Location
- 801 S Dennison Road Tehachapi, California 93561
- Coordinates: 35°07′20″N 118°26′00″W﻿ / ﻿35.122276°N 118.433326°W

Information
- Type: Public
- Motto: Home of the Warriors
- School district: Tehachapi Unified School District
- Principal: Cristina Libatique
- Teaching staff: 55.88 (FTE)
- Grades: 9-12
- Enrollment: 1,260 (2024–2025)
- Student to teacher ratio: 22.55 (FTE)
- Colors: Green and Black
- Athletics conference: CIF Central Section South Yosemite Mountain League
- Nickname: Warriors
- Information: (661) 822-2130
- Website: https://ths.tehachapiusd.com/

= Tehachapi High School =

Tehachapi High School is the single comprehensive high school serving students in grades 9–12 in the Tehachapi, California area.

Tehachapi High School is part of the Tehachapi Unified School District, a K-12 school district. Tehachapi High School has a current enrollment of 1,500-plus, with district enrollment of approximately 4,900.

The high school was founded circa 1928. Classes were held in a home originally built by Russell Peery in the 1890s in Cummings Valley. The house was dismantled and moved to Tehachapi where it served as the high school until the original high school buildings could be completed.

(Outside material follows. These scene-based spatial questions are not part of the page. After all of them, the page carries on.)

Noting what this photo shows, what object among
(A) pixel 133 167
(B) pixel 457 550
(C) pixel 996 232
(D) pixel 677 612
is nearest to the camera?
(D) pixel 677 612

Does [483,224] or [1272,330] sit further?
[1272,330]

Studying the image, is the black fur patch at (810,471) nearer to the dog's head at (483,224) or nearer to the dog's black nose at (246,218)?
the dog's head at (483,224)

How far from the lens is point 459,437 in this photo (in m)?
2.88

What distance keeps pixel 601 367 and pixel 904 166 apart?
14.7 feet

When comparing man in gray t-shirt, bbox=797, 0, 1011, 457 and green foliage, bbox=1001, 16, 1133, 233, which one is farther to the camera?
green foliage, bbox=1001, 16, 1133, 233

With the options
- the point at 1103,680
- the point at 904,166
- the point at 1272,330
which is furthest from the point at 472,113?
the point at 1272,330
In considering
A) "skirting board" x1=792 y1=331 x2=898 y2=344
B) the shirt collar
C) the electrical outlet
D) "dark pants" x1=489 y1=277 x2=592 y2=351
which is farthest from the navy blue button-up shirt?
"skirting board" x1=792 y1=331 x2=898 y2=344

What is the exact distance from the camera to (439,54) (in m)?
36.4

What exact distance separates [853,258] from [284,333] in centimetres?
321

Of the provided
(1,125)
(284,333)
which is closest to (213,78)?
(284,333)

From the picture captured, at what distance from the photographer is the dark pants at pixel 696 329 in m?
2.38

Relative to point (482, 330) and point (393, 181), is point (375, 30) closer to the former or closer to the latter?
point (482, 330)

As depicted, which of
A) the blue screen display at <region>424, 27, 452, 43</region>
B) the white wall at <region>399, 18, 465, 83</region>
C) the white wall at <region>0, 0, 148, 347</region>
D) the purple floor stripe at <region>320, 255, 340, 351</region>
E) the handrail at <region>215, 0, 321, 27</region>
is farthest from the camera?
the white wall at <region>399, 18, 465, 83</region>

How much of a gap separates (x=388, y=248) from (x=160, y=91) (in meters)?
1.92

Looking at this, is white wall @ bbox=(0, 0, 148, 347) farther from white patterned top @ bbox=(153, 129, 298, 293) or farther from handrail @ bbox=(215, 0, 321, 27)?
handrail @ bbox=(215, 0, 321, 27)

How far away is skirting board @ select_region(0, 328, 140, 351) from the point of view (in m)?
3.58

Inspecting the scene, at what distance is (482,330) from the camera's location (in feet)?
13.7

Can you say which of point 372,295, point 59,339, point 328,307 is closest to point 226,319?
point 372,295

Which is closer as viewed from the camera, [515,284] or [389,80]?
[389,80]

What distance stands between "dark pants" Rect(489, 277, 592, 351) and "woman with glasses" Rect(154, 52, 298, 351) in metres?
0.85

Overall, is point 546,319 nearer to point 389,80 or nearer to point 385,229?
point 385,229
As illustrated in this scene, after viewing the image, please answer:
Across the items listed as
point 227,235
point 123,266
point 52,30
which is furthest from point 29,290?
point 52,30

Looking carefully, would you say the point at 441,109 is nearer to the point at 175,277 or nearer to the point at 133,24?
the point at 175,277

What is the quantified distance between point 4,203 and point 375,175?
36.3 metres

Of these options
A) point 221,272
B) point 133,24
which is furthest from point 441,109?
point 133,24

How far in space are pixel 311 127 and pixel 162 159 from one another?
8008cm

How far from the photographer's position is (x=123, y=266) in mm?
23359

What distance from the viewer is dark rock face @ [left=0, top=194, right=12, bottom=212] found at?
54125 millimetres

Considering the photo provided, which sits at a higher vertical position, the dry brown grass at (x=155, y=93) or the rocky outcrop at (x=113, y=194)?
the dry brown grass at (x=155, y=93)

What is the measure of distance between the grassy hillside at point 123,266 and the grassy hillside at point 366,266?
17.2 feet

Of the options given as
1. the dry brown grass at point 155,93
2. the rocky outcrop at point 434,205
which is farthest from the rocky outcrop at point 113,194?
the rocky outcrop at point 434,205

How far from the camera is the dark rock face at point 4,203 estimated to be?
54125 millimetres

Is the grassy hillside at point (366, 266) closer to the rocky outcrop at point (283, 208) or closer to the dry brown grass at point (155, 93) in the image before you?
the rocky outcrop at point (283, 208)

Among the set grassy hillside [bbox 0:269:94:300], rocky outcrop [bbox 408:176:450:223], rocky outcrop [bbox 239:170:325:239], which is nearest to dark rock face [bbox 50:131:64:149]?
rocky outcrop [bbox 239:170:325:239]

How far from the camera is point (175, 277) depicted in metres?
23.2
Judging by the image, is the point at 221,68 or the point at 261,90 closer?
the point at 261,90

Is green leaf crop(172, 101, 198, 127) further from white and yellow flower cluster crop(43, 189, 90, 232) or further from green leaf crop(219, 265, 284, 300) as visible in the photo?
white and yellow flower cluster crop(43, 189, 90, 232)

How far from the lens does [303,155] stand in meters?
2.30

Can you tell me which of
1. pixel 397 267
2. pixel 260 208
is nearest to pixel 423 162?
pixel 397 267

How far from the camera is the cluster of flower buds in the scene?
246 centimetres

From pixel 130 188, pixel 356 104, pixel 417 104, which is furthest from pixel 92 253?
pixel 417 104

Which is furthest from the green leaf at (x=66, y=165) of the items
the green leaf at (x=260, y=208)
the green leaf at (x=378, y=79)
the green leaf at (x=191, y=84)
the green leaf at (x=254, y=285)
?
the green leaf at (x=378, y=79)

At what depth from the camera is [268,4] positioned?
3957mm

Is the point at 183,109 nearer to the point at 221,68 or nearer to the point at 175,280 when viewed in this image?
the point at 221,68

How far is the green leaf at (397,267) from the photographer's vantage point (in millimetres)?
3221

The current campus was opened in 2003 after the community passed a $1.5 million bond in 1999 for the purpose of building a new high school. It is divided into wings with an open plan. There are no interior hallways at Tehachapi High. The design originated with a Central Valley school without the Tehachapi Valley's wind. When the school first opened, students were injured by the wind slamming doors open and shut, requiring changes to the doors' construction.

The gym and cafeteria underwent major transformations to give it a cafe-like feel with bar stools, booths, and individual seating to accommodate nearly 1,700 students using funds that could not be used to pay staff or for educational purposes. Over a summer, the Associated Student Body team got together to effect the changes.